§ Action item
Copy the passage of the comment on neural network optimization word for word, starting at "This is completely" and ending at "to neural networks.".

§ Text excerpt
========================================================================
No, I have to push back as well, sorry. It takes a very long time to get to the "near-minimizer" stage when training a neural network, and in practice, you never get there (see neural scaling law regimes). What you are saying is the viewpoint from 6-7 years ago. Things have changed.

The reasons why optimizers work well for neural networks in their highly nonconvex landscapes has absolutely nothing to do with their performance in convex landscapes. If that were true, everyone would be using Newton-CG. These optimizers were born in the convex optimization literature as a consequence of the genetic optimization nature of incremental publication (and because that was all we had), but their modern study is through the lens of implicit regularization (their preferences for certain minima) and their stepwise vs. continuous rates for feature learning in multilayer models.

This is completely new theory by the way, and requires painful reinvention of the field. It does not stand on the shoulders of convex optimization. The nonconvex setting is assuredly not a perturbation of the convex setting, and those that do continue to work on deep learning optimization from the convex optimization perspective are well behind the times.

It seems that we have two different stories here: in one, the new optimization theory represents a stark departure from the prior art, a sort of revolutionary new view of the understanding of optimization as applied to neural networks.
========================================================================
§ Provided data
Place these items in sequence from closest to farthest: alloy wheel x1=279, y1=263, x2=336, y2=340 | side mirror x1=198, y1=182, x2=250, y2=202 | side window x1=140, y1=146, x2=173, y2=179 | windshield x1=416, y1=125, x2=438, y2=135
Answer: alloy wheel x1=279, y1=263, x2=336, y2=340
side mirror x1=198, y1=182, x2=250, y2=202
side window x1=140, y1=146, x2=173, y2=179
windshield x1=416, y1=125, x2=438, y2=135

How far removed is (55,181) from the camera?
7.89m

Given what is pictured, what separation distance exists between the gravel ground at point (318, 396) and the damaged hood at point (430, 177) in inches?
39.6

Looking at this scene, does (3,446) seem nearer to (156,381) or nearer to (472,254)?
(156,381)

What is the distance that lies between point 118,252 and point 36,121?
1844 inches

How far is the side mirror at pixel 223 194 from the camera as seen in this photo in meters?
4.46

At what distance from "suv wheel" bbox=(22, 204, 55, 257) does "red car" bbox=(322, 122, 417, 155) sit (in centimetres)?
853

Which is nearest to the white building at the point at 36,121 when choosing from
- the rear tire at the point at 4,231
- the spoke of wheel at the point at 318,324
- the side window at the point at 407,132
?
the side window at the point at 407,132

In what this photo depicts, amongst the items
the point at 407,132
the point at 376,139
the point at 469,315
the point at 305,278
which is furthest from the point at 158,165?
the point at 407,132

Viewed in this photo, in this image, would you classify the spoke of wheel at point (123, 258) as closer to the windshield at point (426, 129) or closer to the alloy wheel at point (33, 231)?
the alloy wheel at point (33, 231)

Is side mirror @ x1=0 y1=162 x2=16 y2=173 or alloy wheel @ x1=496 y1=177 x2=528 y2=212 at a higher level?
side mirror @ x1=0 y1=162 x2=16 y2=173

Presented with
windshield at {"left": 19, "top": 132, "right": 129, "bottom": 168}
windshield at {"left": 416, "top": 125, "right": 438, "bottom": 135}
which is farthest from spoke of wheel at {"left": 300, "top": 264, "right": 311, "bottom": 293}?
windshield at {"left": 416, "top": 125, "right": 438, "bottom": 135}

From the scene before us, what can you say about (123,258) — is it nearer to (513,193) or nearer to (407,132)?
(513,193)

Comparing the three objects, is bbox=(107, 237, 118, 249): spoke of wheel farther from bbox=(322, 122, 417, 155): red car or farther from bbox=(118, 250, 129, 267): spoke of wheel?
========================================================================
§ Answer area
This is completely new theory by the way, and requires painful reinvention of the field. It does not stand on the shoulders of convex optimization. The nonconvex setting is assuredly not a perturbation of the convex setting, and those that do continue to work on deep learning optimization from the convex optimization perspective are well behind the times.

It seems that we have two different stories here: in one, the new optimization theory represents a stark departure from the prior art, a sort of revolutionary new view of the understanding of optimization as applied to neural networks.